Toute personne commettant de tels actes encourt une peine d’emprisonnement de deux ans et une amende de 30.000 euros. Les personnes morales sont elles aussi concernées et encourent, d’une part, une amende fixée selon les modalités prévues à l’article 131-38 du code pénal, c’est-à-dire un montant égal à 150.000 euros et, d’autre part, les peines prévues aux 2°, 4°, 7°, 8° et 9° de l’article 131-39 du code pénal. En outre, le tribunal peut être amené à statuer sur le sort de l’animal en prononçant sa confiscation en le remettant à une fondation ou à une association de protection animale reconnue d’utilité publique ou déclarée.
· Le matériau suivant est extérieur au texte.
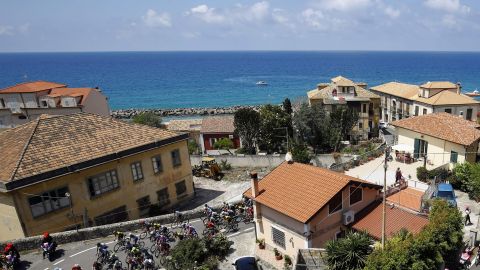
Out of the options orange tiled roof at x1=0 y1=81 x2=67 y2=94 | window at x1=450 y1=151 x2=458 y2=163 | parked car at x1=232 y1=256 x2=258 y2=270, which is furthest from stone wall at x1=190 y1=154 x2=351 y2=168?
orange tiled roof at x1=0 y1=81 x2=67 y2=94

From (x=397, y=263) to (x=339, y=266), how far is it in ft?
→ 8.18

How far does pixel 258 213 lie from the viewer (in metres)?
21.1

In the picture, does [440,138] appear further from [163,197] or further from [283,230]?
[163,197]

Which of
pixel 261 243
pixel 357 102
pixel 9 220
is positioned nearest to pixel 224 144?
pixel 357 102

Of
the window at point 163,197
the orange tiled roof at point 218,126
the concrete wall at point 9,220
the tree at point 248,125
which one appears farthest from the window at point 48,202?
the orange tiled roof at point 218,126

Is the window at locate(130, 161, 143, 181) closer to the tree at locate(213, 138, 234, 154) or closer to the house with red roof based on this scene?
the house with red roof

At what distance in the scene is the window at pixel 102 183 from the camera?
25.4 meters

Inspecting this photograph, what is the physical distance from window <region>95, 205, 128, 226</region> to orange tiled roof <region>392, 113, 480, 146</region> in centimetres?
2726

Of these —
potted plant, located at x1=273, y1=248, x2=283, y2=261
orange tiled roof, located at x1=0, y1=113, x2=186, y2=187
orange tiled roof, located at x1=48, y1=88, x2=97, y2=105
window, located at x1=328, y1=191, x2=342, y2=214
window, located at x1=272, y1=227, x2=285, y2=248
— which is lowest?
potted plant, located at x1=273, y1=248, x2=283, y2=261

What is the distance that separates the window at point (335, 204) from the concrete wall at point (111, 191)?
15.7 metres

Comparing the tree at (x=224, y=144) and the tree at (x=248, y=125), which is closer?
the tree at (x=248, y=125)

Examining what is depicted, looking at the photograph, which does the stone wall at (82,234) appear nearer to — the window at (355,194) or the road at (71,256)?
the road at (71,256)

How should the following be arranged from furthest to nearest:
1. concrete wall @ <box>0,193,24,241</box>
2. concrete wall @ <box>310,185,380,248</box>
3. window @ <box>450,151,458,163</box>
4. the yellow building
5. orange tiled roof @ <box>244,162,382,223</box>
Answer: window @ <box>450,151,458,163</box> < the yellow building < concrete wall @ <box>0,193,24,241</box> < concrete wall @ <box>310,185,380,248</box> < orange tiled roof @ <box>244,162,382,223</box>

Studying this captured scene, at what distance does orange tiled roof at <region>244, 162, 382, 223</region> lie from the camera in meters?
18.8
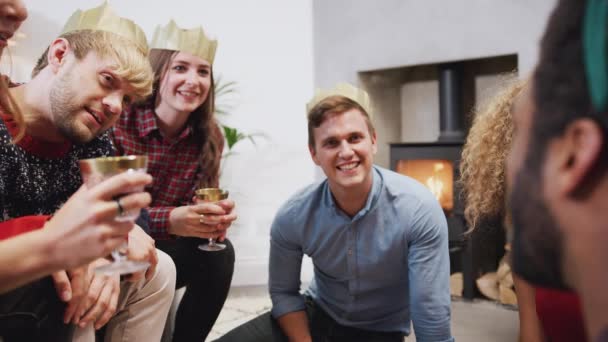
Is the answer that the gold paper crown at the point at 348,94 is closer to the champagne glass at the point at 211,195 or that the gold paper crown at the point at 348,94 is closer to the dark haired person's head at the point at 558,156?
the champagne glass at the point at 211,195

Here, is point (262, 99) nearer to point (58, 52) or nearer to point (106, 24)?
point (106, 24)

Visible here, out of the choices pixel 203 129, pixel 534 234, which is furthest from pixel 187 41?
pixel 534 234

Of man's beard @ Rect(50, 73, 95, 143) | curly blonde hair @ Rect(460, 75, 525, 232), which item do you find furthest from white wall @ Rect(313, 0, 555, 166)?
man's beard @ Rect(50, 73, 95, 143)

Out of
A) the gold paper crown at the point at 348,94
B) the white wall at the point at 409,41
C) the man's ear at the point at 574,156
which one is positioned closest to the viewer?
the man's ear at the point at 574,156

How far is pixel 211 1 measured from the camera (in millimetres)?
3965

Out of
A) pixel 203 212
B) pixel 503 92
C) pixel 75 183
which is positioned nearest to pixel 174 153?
pixel 203 212

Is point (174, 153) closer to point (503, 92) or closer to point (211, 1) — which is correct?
point (503, 92)

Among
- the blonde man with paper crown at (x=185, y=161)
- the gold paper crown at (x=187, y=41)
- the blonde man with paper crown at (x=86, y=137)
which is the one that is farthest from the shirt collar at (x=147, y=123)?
the blonde man with paper crown at (x=86, y=137)

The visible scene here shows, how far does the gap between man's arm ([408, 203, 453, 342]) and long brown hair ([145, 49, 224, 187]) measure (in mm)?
959

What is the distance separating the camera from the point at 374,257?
1975mm

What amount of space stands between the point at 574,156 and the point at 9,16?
125 centimetres

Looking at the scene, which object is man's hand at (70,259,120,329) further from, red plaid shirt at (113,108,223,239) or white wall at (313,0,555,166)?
white wall at (313,0,555,166)

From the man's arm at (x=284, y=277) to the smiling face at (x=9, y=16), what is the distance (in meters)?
1.13

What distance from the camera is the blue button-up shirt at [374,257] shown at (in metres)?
1.88
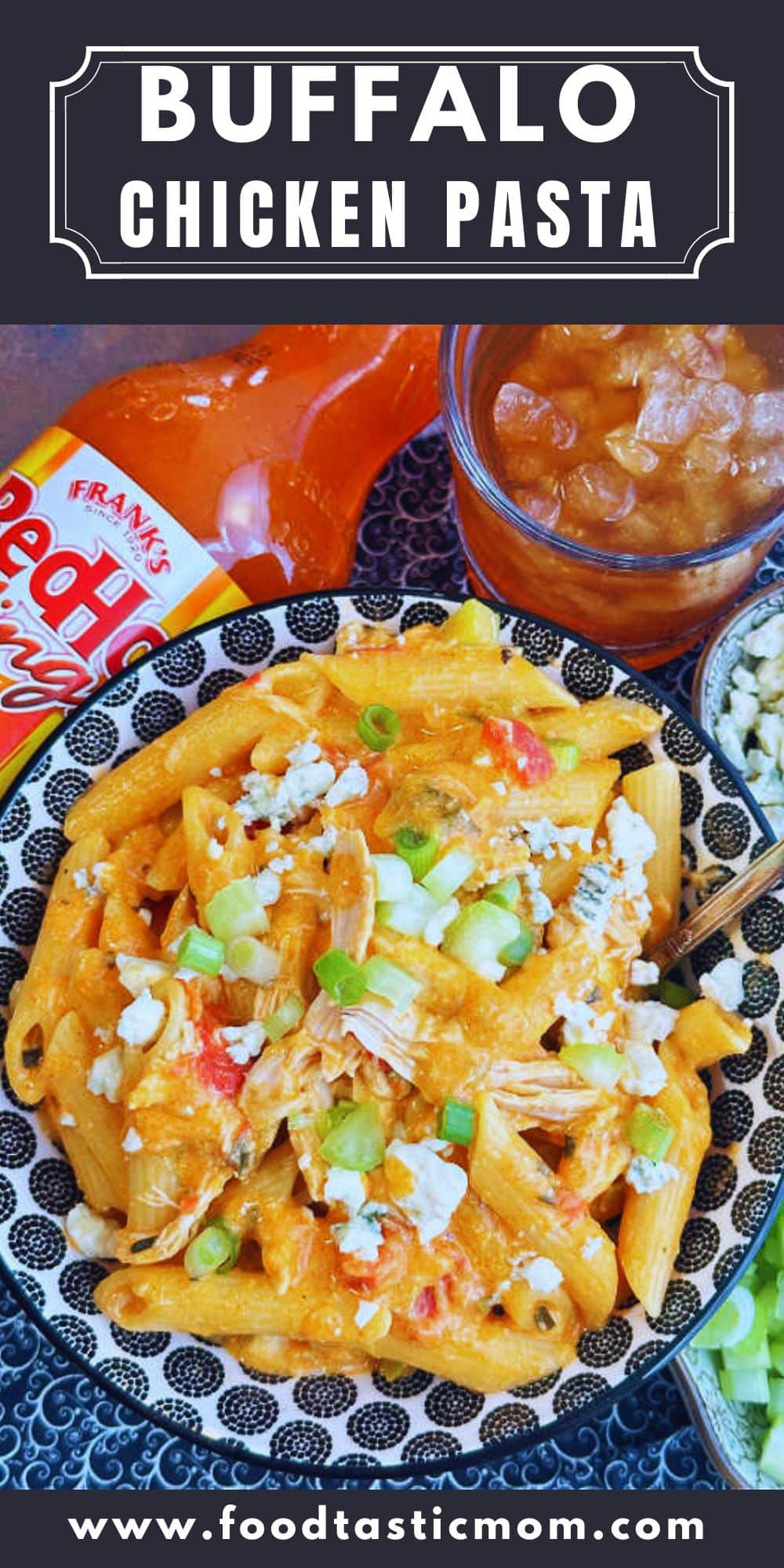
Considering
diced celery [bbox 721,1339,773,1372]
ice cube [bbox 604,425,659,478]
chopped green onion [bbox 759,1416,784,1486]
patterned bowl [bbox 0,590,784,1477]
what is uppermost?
ice cube [bbox 604,425,659,478]

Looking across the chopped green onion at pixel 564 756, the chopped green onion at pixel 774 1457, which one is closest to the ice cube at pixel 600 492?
the chopped green onion at pixel 564 756

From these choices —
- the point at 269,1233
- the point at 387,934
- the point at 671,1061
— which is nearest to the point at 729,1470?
the point at 671,1061

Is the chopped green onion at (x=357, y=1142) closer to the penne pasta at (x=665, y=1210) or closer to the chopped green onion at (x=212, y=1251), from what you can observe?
the chopped green onion at (x=212, y=1251)

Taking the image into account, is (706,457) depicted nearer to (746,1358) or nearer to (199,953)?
(199,953)

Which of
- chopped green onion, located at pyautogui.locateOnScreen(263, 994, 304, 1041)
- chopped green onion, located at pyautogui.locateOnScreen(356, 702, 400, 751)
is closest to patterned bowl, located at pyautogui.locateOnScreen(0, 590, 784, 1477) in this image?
chopped green onion, located at pyautogui.locateOnScreen(356, 702, 400, 751)

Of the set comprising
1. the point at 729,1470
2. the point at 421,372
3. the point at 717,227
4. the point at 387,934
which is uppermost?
the point at 717,227

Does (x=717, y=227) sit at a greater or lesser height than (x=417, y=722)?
greater

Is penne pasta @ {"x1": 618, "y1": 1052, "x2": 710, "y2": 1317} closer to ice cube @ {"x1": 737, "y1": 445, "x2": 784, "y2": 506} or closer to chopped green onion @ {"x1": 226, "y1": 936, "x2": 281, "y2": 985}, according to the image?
chopped green onion @ {"x1": 226, "y1": 936, "x2": 281, "y2": 985}

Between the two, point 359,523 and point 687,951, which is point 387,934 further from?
point 359,523
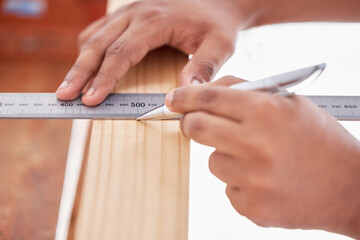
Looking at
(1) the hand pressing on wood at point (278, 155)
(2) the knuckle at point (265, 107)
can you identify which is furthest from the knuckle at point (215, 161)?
(2) the knuckle at point (265, 107)

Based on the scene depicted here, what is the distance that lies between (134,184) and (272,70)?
0.48 metres

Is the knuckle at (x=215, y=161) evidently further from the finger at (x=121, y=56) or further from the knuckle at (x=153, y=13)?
the knuckle at (x=153, y=13)

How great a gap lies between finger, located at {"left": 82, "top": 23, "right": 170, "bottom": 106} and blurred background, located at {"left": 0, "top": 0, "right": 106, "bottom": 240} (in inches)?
39.8

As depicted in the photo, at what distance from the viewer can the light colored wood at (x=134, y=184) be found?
51cm

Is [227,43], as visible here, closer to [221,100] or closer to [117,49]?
[117,49]

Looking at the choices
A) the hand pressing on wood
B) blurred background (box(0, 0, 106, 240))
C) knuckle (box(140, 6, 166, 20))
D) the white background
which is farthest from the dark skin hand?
blurred background (box(0, 0, 106, 240))

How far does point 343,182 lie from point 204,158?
0.27 meters

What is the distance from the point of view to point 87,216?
0.52 m

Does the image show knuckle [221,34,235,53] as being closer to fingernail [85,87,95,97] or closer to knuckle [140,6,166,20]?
knuckle [140,6,166,20]

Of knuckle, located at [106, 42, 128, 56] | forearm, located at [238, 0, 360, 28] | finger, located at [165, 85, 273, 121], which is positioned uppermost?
forearm, located at [238, 0, 360, 28]

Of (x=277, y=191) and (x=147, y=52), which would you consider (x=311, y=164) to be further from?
(x=147, y=52)

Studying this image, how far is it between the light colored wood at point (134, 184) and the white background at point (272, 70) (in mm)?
88

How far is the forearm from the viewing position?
3.23ft

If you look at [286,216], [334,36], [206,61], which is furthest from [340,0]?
[286,216]
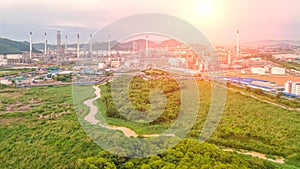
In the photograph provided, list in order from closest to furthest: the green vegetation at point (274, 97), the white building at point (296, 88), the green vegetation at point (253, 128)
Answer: the green vegetation at point (253, 128)
the green vegetation at point (274, 97)
the white building at point (296, 88)

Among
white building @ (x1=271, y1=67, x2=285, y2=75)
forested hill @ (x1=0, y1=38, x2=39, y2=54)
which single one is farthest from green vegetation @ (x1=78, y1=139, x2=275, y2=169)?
forested hill @ (x1=0, y1=38, x2=39, y2=54)

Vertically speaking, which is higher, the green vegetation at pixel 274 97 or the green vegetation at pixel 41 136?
the green vegetation at pixel 274 97

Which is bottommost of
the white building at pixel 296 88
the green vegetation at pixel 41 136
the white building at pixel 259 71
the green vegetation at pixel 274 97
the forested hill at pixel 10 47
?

Les personnes physiques peuvent également être condamnées à l’interdiction définitive ou plus une durée maximum de cinq ans de détenir un animal ainsi qu’à l’interdiction d’exercer, pour une durée identique, une activité professionnelle ou sociale dès lors que les facilités que procure cette activité ont été sciemment utilisées pour préparer ou commettre l’infraction.

Une interrogation demeure quant à la présence des cétacés dans les aquariums d'autant que certains pays tels que le Royaume-Uni et la Norvège, ont interdit les parcs à dauphins sur leur territoire et l'Etat de Californie a interdit l'élevage et la captivité des orques. La France ne prend pas ce chemin puisqu'un projet d'arrêté prévoit d'abroger l'arrêté de 1981 et de renforcer l'arrêté du 25 mars 2004, qui concerne les zoos. Avec ce projet seuls les orques et les dauphins pourront être détenus... dans des conditions d'hébergement et d'entretien de très haut niveau.


[1] Suzanne Antoine, Le droit de l'animal. Legis-France p. 49

[2] Article L. 413-3 du Code de l'environnement

[3] Article L. 413-2 du Code de l'environnement

[4] Arrêté interministériel du 25 mars 2004 fixant les règles générales de fonctionnement et les caractéristiques générales des installations des établissements zoologiques à caractère fixe et permanent, présentant au public des spécimens vivants de la faune locale ou étrangère https://www.legifrance.gouv.fr/affichTexte.do?cidTexte=JORFTEXT000000610915

[5]Cass. crim., 28 févr. 1989, n° 88-81.555 

[6] CA Angers, 22 nov. 2007, n° 07/00630

[7] Exemple pour des bovins (CA Dijon, 27 avr. 1989).